[Start of Attachment]

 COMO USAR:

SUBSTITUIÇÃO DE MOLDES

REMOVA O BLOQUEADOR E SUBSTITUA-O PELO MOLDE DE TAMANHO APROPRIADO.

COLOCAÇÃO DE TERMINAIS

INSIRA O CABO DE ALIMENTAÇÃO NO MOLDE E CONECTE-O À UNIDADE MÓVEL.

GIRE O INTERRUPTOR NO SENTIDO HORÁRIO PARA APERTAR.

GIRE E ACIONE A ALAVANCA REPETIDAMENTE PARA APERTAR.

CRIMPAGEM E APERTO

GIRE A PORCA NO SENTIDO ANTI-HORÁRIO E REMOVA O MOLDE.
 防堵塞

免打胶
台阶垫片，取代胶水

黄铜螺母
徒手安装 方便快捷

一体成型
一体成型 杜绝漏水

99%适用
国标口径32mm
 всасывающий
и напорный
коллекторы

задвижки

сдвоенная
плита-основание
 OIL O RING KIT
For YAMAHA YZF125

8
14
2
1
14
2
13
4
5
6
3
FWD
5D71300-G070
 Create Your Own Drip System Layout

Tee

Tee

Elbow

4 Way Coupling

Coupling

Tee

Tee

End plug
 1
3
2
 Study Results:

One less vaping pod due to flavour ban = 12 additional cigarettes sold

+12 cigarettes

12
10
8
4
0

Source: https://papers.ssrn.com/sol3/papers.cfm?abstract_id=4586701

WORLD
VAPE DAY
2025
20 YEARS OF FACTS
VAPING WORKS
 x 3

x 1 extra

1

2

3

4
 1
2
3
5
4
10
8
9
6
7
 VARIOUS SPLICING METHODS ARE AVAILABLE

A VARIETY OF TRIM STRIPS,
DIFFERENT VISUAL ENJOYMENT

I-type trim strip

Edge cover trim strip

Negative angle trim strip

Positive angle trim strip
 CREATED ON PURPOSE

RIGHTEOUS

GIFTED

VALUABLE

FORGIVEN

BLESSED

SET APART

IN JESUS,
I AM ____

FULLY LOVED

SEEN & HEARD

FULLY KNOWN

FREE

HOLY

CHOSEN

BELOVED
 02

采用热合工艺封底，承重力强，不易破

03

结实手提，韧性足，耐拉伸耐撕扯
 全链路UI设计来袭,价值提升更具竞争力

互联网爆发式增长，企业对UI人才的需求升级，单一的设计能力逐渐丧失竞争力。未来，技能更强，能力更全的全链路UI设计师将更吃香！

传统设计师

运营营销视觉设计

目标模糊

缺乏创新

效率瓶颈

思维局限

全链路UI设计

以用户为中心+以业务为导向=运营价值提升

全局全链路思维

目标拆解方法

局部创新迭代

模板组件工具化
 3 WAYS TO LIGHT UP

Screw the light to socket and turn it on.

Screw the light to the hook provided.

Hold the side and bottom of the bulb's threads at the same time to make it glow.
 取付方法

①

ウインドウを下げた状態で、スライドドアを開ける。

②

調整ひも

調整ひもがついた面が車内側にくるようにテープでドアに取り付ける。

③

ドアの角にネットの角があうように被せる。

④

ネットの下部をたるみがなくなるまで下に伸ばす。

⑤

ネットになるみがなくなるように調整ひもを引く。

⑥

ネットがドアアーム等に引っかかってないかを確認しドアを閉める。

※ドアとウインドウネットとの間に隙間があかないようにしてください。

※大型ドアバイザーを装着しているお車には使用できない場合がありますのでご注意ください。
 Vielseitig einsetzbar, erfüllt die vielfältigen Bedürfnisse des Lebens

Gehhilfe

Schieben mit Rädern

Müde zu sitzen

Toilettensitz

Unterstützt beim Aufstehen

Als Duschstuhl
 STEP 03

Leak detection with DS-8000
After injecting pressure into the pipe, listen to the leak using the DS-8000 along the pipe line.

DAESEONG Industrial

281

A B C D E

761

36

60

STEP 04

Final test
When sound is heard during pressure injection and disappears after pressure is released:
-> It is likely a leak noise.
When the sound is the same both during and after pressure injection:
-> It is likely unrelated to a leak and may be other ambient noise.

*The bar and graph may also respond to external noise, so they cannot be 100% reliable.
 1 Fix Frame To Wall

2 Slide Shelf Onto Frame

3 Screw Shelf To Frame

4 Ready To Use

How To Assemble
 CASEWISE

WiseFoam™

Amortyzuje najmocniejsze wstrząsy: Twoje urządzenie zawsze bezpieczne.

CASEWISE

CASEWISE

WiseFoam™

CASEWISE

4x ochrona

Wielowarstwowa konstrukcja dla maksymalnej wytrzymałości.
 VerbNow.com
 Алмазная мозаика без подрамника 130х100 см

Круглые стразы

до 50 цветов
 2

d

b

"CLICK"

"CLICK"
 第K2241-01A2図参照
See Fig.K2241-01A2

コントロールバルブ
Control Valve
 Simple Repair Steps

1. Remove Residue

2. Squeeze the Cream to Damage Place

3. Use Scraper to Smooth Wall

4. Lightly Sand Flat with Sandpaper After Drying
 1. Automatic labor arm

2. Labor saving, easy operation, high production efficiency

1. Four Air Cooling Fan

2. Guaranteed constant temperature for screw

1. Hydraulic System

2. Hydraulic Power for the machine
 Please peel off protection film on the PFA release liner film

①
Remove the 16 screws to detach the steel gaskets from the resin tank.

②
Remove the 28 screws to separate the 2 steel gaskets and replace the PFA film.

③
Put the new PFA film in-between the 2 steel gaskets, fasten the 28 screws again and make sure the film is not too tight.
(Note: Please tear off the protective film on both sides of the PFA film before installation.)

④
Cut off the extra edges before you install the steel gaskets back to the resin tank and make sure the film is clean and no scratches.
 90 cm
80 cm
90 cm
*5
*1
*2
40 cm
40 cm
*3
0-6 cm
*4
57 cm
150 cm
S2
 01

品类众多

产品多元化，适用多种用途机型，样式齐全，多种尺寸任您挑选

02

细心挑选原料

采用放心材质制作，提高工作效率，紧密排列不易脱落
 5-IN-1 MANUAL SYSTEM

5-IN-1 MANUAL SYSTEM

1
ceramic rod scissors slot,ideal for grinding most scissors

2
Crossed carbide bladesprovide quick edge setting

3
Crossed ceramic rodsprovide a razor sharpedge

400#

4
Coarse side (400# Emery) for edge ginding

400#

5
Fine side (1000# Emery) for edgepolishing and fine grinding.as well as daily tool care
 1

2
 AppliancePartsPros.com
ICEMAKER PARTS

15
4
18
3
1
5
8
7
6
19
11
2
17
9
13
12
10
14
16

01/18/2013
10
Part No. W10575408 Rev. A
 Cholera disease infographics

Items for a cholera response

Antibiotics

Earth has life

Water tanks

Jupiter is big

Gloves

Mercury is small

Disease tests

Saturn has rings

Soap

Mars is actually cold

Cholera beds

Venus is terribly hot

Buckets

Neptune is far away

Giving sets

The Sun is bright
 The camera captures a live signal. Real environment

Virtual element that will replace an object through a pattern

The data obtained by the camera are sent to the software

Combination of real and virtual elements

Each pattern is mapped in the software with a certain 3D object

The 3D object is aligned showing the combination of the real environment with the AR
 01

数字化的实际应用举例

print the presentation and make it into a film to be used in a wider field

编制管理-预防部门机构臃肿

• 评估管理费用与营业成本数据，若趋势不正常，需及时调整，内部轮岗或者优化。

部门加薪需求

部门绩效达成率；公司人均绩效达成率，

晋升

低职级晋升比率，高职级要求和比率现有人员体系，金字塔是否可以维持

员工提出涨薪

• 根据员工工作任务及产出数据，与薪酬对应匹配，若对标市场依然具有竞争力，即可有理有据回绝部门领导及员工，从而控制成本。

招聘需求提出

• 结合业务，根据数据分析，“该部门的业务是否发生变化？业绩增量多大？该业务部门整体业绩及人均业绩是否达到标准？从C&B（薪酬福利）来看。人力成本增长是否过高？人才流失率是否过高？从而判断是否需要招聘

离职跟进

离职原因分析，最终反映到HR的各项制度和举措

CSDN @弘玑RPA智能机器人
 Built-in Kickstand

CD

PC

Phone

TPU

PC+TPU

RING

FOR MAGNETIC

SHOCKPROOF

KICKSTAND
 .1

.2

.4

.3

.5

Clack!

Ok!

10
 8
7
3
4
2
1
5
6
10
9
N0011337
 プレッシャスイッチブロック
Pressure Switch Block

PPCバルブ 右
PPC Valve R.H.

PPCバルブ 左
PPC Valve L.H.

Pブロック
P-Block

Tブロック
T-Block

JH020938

[End of Attachment]

Please state how many lines of the listing contain the string "screws". Give only that number.

Response area:
3